This study addresses the challenge of differentiating Alzheimer’s disease (AD) from Lewy body dementia (LBD), whose clinical presentations substantially overlap, by overcoming limitations of existing atlas-based brain network approaches that struggle with topological heterogeneity and node misalignment arising from individualized cortical folding patterns. To this end, the authors propose a novel method for constructing cortical similarity networks based on three-hinge gyral landmarks, integrating local morphological features with anatomy-aware encoding. They further introduce a probabilistic permutation-invariant random walk framework that enables graph representation learning without explicit node correspondence. Evaluated on large-scale clinical cohorts of AD and LBD, the proposed approach significantly outperforms state-of-the-art sulcal- and atlas-based baselines, demonstrating its robustness and potential for precise dementia diagnosis.
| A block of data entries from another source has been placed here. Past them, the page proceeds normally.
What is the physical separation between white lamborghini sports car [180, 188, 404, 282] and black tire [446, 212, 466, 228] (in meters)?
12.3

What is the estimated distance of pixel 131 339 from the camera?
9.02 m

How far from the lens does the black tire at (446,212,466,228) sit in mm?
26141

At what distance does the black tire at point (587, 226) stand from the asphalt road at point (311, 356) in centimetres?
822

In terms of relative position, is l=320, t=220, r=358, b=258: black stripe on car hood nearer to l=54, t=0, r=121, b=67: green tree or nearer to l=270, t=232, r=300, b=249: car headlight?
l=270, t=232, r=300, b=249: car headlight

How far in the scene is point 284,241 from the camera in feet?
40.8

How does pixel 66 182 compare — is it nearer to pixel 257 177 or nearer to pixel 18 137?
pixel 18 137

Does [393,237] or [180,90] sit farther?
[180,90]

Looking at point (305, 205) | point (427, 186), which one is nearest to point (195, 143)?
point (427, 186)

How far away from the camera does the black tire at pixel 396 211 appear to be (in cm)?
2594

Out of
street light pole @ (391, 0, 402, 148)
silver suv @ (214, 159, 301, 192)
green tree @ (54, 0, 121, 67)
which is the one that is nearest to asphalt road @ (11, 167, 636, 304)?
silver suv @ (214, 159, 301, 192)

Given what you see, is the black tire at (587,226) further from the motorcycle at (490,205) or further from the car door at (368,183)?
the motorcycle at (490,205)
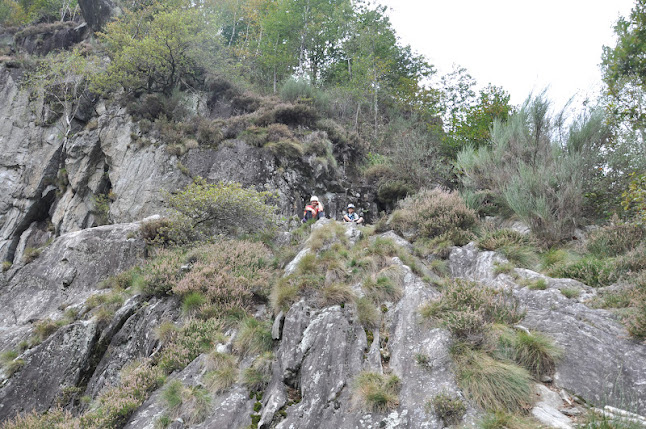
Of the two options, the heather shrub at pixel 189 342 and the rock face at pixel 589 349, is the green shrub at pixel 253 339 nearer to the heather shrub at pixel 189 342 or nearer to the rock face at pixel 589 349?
the heather shrub at pixel 189 342

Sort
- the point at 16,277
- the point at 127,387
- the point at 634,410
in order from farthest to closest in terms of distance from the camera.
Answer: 1. the point at 16,277
2. the point at 127,387
3. the point at 634,410

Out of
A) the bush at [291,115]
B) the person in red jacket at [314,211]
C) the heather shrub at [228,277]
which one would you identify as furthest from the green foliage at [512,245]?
the bush at [291,115]

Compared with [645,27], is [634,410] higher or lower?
lower

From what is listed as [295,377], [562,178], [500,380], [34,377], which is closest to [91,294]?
[34,377]

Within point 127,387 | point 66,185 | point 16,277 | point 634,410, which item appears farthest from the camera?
point 66,185

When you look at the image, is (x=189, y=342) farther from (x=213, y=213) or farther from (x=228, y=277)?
(x=213, y=213)

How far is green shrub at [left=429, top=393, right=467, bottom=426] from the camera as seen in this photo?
4199mm

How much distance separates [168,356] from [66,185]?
17.1 metres

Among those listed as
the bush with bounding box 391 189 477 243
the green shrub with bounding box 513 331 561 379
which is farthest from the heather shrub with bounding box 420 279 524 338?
the bush with bounding box 391 189 477 243

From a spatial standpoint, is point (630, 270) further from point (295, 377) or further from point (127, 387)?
point (127, 387)

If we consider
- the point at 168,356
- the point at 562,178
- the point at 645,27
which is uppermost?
the point at 645,27

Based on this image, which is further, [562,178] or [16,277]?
[16,277]

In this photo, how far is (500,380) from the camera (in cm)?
438

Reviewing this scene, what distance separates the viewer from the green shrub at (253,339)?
6.61 meters
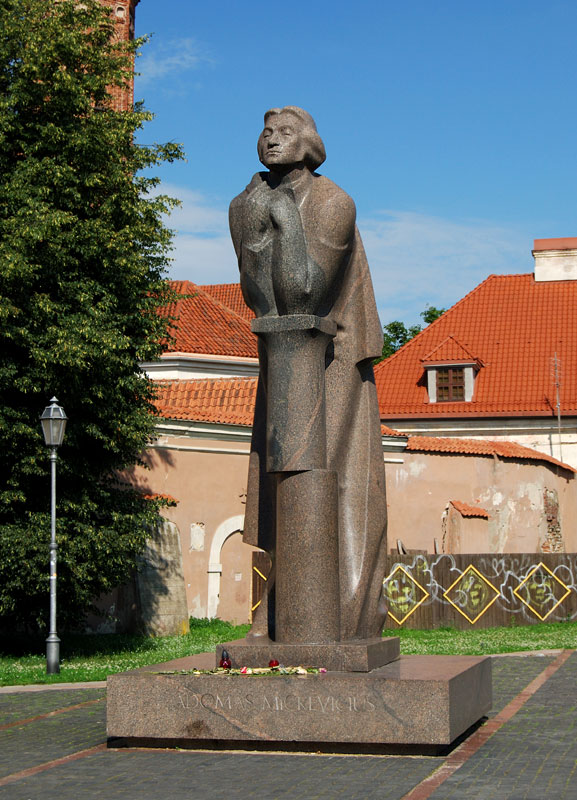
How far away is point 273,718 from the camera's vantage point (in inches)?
311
Alzheimer's disease (AD) and Lewy body dementia (LBD) present overlapping clinical features yet require distinct diagnostic strategies. While neuroimaging-based brain network analysis is promising, atlas-based representations may obscure individualized anatomy. Gyral folding-based networks using three-hinge gyri provide a biologically grounded alternative, but inter-individual variability in cortical folding results in inconsistent landmark correspondence and highly irregular network sizes, violating the fixed-topology and node-alignment assumptions of most existing graph learning methods, particularly in clinical datasets where pathological changes further amplify anatomical heterogeneity. We therefore propose a probability-invariant random-walk-based framework that classifies individualized gyral folding networks without explicit node alignment. Cortical similarity networks are built from local morphometric features and represented by distributions of anonymized random walks, with an anatomy-aware encoding that preserves permutation invariance. Experiments on a large clinical cohort of AD and LBD subjects show consistent improvements over existing gyral folding and atlas-based models, demonstrating robustness and potential for dementia diagnosis.